Let us take as our example the Madonna and Child by Cimabue, a Florentine master of the High Medieval style. He painted this work around the year 1295 for Santa Trinita, a church that still stands in Florence.

(Public Domain)

To our eyes, the painting has an almost childlike quality about it. The crude round halos around the figures’ heads seem rather banal. And when we look closer at the faces, we realize that they are all the exact same face. The effect is actually rather creepy; even the male prophets at the bottom of the scene — even the baby Jesus himself in his mother’s arms — have the same basic features as Mary and her retinue of angels. The people look more like butterflies pinned to a board for our inspection than living specimens. Even their clothing is rigid and generic, the folds all occurring in the exact same places.

Further, the staging of the scene is confusing to the eye. The four prophets seem to be staring out as us from a sort of mezzanine deck, with a giant Mary and Jesus perched above them. Everyone is out of proportion with everyone else. Only gradually might it begin to dawn on us that the painter is not really trying to stack the figures incongruously on top of one another, that the prophets at the bottom of the frame are supposed to be in front of Mary and Jesus. The artist is halfheartedly trying to convey depth, but the effect is so unconvincing to those of us who are used to peering at photo-realistic imagery on our screens all day that at first we don’t even realize that any attempt at all is being made.
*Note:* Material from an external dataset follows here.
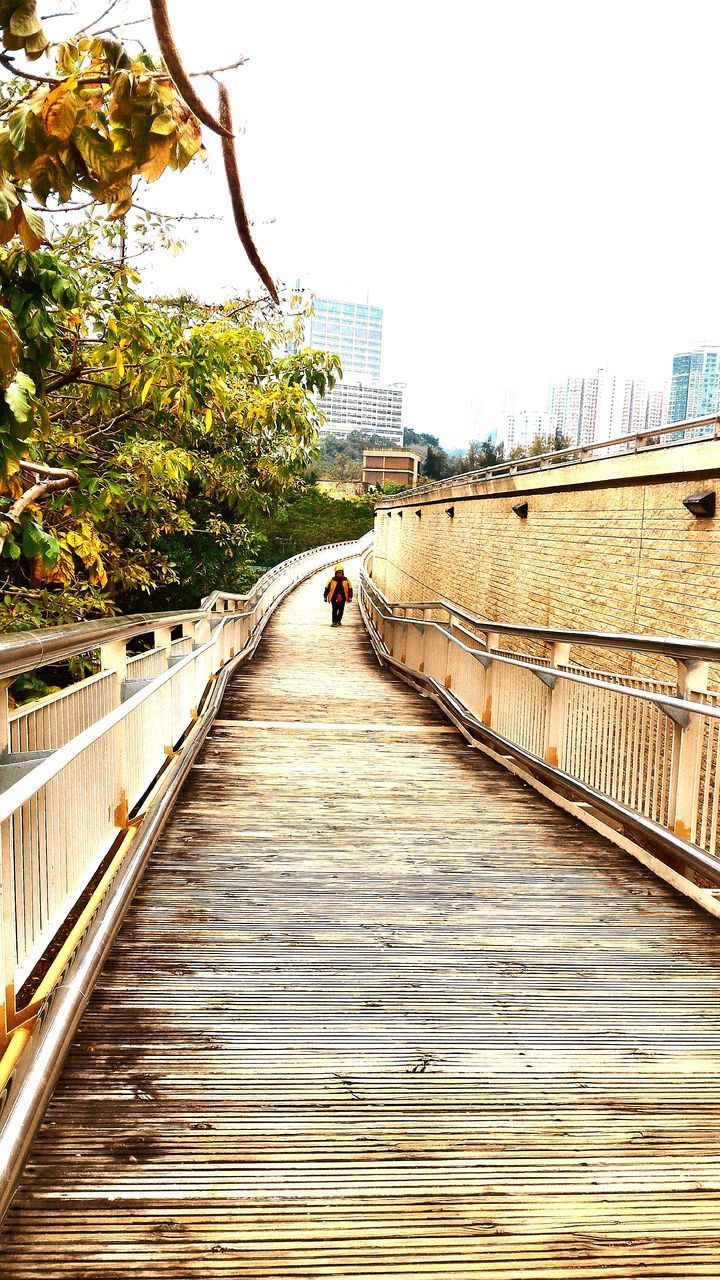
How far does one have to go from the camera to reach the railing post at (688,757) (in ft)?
14.4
Now, let us leap forward two centuries to one of the acknowledged masterpieces of the late Renaissance: The School of Athens, painted by Raphael in 1511 for the pope’s residence in Rome.

(Public Domain)

Notice how much livelier and more fluid this scene is. Gone are the clones with the crude halos. Every figure here is an individual, with his own facial features, build, posture, and clothing, doing something unique to himself. Notice the extraordinary sense of dimension and depth the painting conveys; we feel as if we could walk right into it. And then, too, consider the subject matter: this is not a scene from the Bible, even though it was painted for the pope. While plenty of Renaissance art did still depict Christian subjects and was often hung in churches, it was no longer unthinkable after the fourteenth century to paint pseudo-historical pastiches like this one, or scenes drawn from pagan mythology, or even portraits of living individuals.

How did we get from Madonna and Child to The School of Athens? It’s obvious that the techniques of painting made tremendous strides in the intervening 215 years, but that is in some ways the less important part of the story. Before artistic techniques could improve, the will to improve them had to exist. More so even than a paucity of technique, the unnatural, uncomfortable-looking poses of Cimabue’s Madonna and Child reflect the Middle Ages’ profound discomfort with the human body and all other earthly matters. But, as we have been learning, such attitudes began to shift after the time of Saint Thomas Aquinas, opening up new vistas for the visual arts just as it did for the literary ones; Cimabue would prove one of the last of the indelibly Medieval masters.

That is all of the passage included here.